===== RECORDS PROVIDED

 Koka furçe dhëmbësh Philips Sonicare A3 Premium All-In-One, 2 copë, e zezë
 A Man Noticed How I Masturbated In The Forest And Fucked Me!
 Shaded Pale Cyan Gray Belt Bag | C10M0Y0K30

==========
===== RECORDS PROVIDED

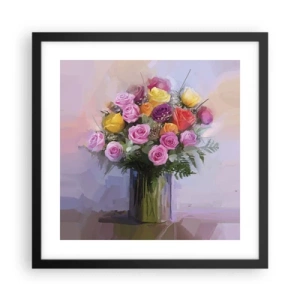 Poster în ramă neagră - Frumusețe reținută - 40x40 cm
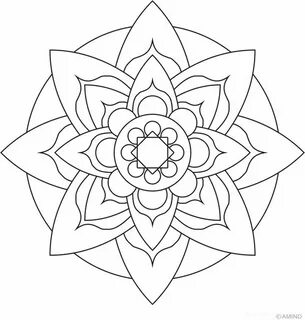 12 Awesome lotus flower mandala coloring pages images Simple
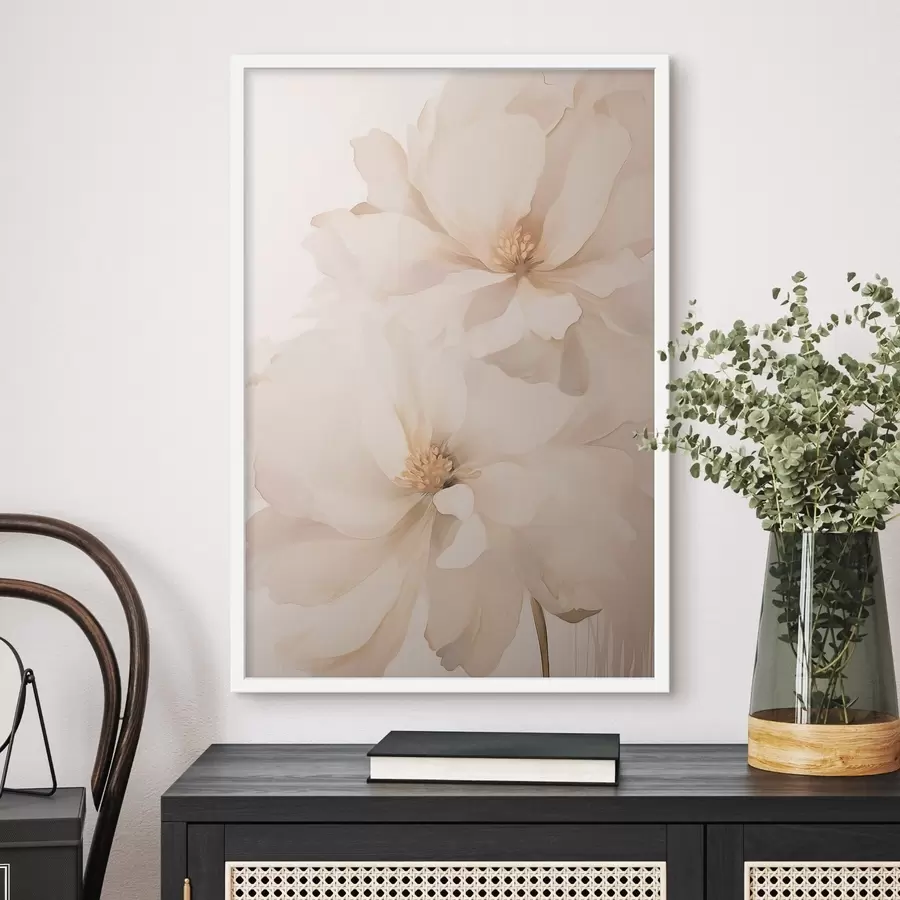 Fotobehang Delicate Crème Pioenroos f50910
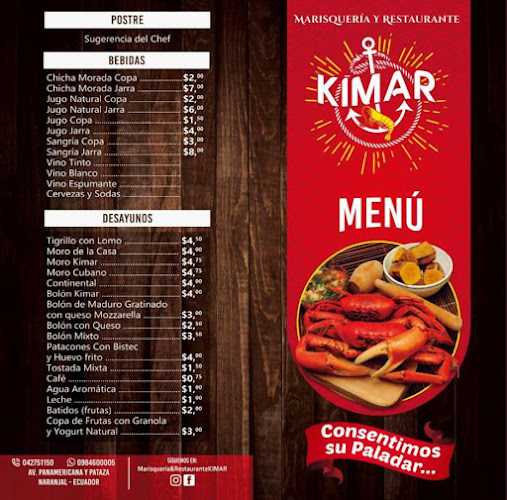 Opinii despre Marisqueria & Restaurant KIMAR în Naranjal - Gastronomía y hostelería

==========

### EXERCISE PROMPT:
Above are the records; copy exactly the lines from the line with "Koka furçe dhëmbësh" through the line with "Shaded Pale Cyan Gray Belt Bag | C10M0Y0K30", both included.

### SOLUTION:
 Koka furçe dhëmbësh Philips Sonicare A3 Premium All-In-One, 2 copë, e zezë
 A Man Noticed How I Masturbated In The Forest And Fucked Me!
 Shaded Pale Cyan Gray Belt Bag | C10M0Y0K30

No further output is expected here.